How to Balance Being a Full-Time Mom, Employee & Student

There are a few heroes in the world that attempt to do the virtually impossible: parent children, work professionally, AND engage in some kind of schooling or degree program all at the same time.

Each of these endeavors are enough for many people on their own, much less combined with additional responsibilities. Understandably, taking on these three roles at once is quite the feat.

If you are a mom, an employee, and a student simultaneously, take a minute to read through these tips that can help keep you from coming unglued.

Tip One: Prioritize, Prioritize, Prioritize

Having three different sets of responsibilities that could each monopolize your time if you’re not careful takes tremendous intentionality in prioritization. Prioritizing all the things you’re expected to get done is a must-do practice. If you do not, you’ll end up completely swamped, overwhelmed, or hopelessly behind.

To prioritize your various tasks and responsibilities, you can try a few different filters. Sometimes it’s easiest to prioritize by order of importance. Sometimes it makes the most sense to prioritize by urgency or timeline – what will be expected of you first?

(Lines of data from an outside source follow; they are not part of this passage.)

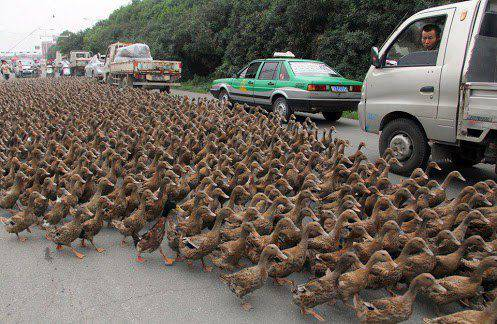 Ini di Banjarmasin Ribuan Bebek sedang demo ini :D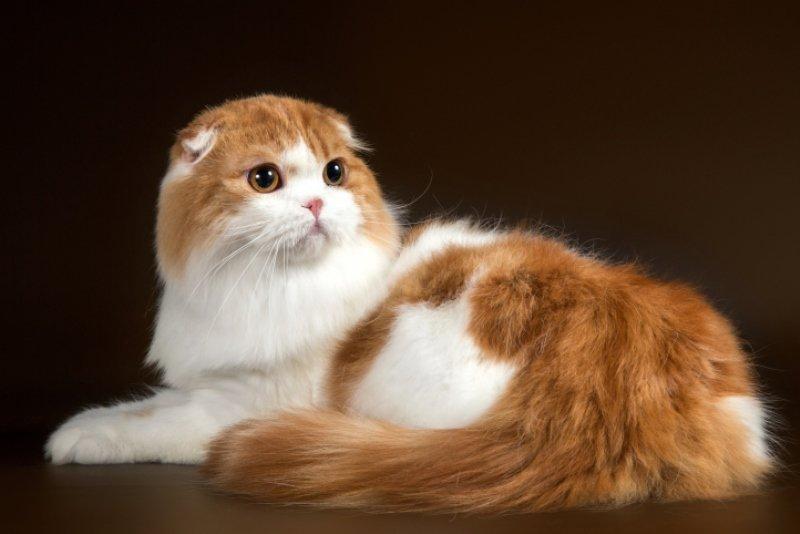 Хайленд фолд (шотландская вислоухая длинношерстная кошка)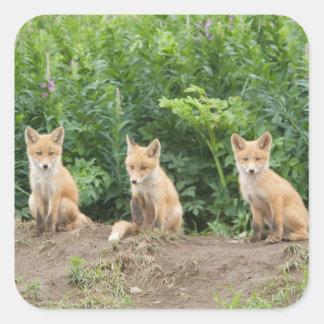 Los E.E.U.U., Alaska, río de McNeil. Fox. rojo Pegatina Cuadrada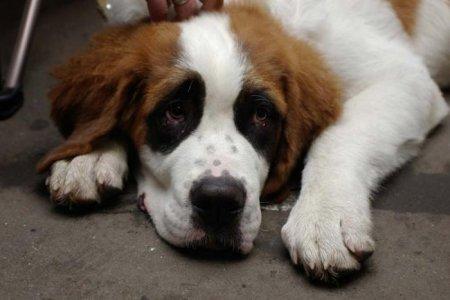 Ветеринарная клиника «Барри» в октябре отметит 20-летие со дня своего основания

The categories various tasks belong to might also inform their weight or importance. For instance, no matter how pressing your current work assignment might be, your child’s wellbeing in the form of needing lunch will take precedence. Experiment a little bit to find out what filters or strategies work best for you.

Tip Two: Eliminate the Stuff that Doesn’t Matter

A helpful strategy often used in business applications can help take the process of prioritization to a whole new level. This strategy can be utilized by multi-role Moms. The 80-20 rule is an effective framework that says 80% of the value that you create – checked-off to-do’s, meaningful accomplishments, and worthwhile energy spent – comes from 20% of your total tasks. That means that the rest of what you do decreases significantly in what value it actually creates for your life.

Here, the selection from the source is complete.